Mengenalmu Baik
Kau yang kini ada dalam harap, kau yang kini ada dalam benak. Goresan pena bertuliskan rasa, coretan tinta yang mengekspresikan cinta. Aku mengenalmu seperti kamu mengenalku, aku melihatmu seperti kamu melihatku.
Aku mengenalmu baik, dan mungkin kau juga mengenalku baik. Tidak ada apa-apa di antara kita, walau pun aku tak tahu apa yang akan dirasa di hari-hari berikutnya. Hari yang ku angan-angankan, dan mungkin kau pun mengangankannya.
Kau perempuan baik, pribadi yang baik, sebaik-baiknya di antara perempuan yang ku kenal baik. Tak peduli seberapa kelam masa lalumu, seburuk apa pun kau sebelum mengenal aku.
Aku percaya, setiap kebaikan akan tumbuh menjadi manfaat. Seperti kebaikan-kebaikanmu yang membuatku menjadi semangat.

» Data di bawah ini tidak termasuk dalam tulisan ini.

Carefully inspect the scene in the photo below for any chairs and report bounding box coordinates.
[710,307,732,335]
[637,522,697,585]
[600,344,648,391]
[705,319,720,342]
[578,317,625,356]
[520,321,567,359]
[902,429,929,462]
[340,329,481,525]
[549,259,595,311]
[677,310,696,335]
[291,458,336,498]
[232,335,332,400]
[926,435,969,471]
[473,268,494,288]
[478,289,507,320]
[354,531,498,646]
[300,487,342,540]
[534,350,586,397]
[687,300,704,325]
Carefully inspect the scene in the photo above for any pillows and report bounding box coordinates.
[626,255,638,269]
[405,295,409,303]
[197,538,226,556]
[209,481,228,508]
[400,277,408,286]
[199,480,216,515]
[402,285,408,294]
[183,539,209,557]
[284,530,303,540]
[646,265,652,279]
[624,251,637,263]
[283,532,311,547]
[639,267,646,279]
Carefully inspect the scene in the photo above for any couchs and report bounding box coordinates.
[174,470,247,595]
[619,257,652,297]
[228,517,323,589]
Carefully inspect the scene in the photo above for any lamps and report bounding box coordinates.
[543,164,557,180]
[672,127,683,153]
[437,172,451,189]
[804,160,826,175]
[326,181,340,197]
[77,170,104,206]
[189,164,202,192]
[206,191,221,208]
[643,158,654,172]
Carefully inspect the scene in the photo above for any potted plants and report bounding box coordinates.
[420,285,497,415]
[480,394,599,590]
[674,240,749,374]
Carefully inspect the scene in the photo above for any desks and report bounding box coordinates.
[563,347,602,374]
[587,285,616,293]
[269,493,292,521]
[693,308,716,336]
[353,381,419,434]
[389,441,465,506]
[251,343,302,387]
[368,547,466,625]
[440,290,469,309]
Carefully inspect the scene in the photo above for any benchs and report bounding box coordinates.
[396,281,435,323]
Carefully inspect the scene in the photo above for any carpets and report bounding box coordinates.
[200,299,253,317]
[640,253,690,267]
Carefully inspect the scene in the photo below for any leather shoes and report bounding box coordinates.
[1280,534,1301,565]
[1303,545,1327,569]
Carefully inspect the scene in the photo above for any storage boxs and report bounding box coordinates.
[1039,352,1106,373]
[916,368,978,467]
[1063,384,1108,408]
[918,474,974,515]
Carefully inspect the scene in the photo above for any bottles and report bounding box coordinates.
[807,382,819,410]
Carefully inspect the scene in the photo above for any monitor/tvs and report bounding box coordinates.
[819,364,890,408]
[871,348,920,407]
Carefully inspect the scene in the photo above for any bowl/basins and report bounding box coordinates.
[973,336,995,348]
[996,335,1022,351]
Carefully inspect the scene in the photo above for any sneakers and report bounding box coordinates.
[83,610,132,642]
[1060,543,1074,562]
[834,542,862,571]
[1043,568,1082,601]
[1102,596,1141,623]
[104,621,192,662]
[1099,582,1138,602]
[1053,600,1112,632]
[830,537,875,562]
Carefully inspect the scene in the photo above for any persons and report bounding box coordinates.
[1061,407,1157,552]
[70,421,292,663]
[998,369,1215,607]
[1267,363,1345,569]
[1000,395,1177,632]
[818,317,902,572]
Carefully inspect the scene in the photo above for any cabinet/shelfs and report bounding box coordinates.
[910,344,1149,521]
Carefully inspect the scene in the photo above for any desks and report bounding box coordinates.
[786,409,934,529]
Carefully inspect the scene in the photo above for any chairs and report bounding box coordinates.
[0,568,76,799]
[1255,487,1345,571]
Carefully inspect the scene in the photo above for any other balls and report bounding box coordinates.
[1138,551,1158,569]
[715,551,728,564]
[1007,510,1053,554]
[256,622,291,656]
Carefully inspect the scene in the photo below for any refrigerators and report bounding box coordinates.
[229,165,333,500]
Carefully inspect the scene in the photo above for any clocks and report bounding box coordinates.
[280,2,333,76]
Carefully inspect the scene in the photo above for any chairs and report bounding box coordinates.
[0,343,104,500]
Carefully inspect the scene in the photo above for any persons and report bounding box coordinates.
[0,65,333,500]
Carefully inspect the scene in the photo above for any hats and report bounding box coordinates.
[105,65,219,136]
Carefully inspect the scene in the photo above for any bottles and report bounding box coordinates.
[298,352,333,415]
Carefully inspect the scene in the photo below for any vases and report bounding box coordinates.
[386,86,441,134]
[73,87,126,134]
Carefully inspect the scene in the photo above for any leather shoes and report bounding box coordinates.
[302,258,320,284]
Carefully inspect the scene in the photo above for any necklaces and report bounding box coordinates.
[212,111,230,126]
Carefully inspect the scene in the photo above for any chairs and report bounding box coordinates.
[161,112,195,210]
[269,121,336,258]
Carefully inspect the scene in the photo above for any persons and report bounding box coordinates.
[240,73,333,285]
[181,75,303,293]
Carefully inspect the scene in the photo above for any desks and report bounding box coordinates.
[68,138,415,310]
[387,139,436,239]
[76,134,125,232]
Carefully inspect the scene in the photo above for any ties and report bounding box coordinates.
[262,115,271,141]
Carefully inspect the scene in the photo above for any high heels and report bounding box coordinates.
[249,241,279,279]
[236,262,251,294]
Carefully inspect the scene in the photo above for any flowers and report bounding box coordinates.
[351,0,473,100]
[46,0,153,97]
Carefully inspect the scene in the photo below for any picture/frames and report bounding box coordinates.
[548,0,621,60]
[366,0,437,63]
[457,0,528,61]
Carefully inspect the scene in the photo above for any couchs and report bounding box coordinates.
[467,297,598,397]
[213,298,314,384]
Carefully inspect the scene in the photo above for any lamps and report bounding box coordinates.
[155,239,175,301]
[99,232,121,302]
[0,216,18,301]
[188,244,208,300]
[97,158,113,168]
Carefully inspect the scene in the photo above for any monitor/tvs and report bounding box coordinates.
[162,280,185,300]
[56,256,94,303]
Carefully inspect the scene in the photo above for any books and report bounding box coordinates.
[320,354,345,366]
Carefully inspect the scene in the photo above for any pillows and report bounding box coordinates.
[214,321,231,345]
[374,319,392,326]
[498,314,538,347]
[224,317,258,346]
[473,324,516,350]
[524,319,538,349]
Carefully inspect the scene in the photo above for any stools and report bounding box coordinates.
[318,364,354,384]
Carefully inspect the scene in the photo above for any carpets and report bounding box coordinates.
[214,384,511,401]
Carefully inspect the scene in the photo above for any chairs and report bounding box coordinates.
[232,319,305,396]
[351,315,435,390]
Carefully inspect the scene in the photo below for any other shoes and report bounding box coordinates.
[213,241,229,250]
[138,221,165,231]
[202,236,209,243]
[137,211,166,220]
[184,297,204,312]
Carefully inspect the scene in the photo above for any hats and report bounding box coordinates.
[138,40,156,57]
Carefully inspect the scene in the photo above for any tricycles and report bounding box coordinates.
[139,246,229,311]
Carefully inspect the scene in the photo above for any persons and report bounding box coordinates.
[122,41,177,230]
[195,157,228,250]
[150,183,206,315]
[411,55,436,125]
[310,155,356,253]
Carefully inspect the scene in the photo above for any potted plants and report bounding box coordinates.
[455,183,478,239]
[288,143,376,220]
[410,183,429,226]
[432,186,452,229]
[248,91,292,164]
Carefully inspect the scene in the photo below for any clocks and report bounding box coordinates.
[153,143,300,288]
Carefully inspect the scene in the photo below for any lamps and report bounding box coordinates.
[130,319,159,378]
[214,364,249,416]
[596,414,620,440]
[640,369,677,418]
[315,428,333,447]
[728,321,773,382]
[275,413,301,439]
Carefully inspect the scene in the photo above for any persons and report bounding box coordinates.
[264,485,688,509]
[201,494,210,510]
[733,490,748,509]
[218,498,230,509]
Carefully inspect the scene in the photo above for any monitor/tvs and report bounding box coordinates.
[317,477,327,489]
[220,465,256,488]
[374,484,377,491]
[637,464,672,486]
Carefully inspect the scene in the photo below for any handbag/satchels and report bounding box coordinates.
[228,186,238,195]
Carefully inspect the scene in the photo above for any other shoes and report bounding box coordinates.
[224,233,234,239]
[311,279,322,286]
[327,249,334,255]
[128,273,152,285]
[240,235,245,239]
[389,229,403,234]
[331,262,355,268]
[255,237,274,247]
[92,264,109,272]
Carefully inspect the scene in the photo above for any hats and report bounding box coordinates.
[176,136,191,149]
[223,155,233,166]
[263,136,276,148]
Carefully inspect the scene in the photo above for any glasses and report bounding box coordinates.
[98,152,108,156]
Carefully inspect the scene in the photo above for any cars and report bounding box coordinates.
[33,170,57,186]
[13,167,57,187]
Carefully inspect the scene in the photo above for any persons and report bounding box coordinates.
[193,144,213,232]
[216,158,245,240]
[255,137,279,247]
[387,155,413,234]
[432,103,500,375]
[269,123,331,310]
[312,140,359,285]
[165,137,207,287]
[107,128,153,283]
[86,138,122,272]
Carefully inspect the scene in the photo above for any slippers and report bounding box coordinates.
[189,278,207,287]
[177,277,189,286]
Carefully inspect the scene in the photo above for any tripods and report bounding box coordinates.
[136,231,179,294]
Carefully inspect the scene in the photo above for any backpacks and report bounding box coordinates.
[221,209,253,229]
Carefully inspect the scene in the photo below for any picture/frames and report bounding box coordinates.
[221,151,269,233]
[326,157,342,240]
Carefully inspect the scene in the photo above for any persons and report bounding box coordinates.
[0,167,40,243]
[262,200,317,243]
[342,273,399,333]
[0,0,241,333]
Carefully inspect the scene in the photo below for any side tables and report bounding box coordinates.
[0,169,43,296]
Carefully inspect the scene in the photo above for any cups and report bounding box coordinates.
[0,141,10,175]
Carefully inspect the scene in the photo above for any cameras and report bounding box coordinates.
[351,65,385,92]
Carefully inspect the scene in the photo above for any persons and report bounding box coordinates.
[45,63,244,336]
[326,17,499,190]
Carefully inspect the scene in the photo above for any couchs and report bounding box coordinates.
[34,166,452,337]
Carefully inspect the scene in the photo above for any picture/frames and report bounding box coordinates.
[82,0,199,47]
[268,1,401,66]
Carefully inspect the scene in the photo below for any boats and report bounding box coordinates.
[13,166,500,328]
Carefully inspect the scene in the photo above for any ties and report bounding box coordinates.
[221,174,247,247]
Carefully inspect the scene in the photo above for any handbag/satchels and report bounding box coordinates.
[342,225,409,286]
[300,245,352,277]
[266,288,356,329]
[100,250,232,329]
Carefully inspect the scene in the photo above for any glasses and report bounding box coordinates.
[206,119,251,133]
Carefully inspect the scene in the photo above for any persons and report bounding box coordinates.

Selama kita menjadi orang baik, atau lebih tepatnya berusaha menjadi baik, aku tak terlalu berharap bisa bersamamu dan kau pun tak terlalu berharap bisa bersamaku. Karena memang kau bukan alasan utamaku untuk berusaha menjadi lebih baik.
Aku mengenalmu baik, kenangan kebaikan darimu akan selalu kuingat, setiap butir kebaikan akan tetap kusimpan dalam benak.
Terima kasih atas kebaikan-kebaikan yang telah kau berikan, terima kasih juga atas harapan yang pernah kau titipkan.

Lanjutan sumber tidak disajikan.